Workers generally overwork themselves when liberally paid by the piece and ruin their health in a few years.

A carpenter in London is not supposed to last in his utmost vigour for more than eight years. The same thing happens in other trades where the workers are paid by the piece wherever wages are higher than ordinary.

Almost all craftsmen suffer from some infirmity by overwork.

Ramazzini, an eminent Italian physician, has written a book about such diseases.

Our soldiers are not the most industrious people. Yet when they are liberally paid by the piece, their officers were frequently obliged to stipulate that they should not be allowed to earn above a certain rate every day.

Before this stipulation, soldiers frequently overworked and hurt their health by mutual emulation and the desire of greater gain.

No to Four-day Workweek

Excessive work during four days of the week, is frequently the real cause of the idleness of the other three, so much complained of.
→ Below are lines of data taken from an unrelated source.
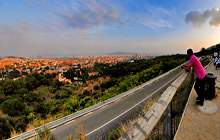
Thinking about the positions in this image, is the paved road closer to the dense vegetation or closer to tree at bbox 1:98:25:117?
the dense vegetation

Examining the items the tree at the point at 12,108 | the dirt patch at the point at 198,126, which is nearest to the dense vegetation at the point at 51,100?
the tree at the point at 12,108

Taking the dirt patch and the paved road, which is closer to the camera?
the dirt patch

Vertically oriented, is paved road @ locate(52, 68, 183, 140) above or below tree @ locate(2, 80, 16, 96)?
above

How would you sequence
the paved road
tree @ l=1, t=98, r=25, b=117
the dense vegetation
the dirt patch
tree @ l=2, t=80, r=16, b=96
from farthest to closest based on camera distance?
tree @ l=2, t=80, r=16, b=96, tree @ l=1, t=98, r=25, b=117, the dense vegetation, the paved road, the dirt patch

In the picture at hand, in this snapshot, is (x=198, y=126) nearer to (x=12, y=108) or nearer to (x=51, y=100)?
(x=12, y=108)

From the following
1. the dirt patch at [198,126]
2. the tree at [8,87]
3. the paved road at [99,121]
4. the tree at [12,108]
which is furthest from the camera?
the tree at [8,87]

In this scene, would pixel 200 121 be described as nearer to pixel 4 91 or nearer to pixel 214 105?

Continual great labour of mind or body for several days, is naturally followed by a great and irresistible desire of relaxation.

It natural to desire to be relieved by some indulgence, ease, or dissipation and diversion.

  • If not addressed, health problems will come sooner or later

Employers with reason and humanity will rather moderate, than to animate their workers.

  • The man who works so moderately, as to be able to work constantly, preserves his health the longest and executes the most work in a year.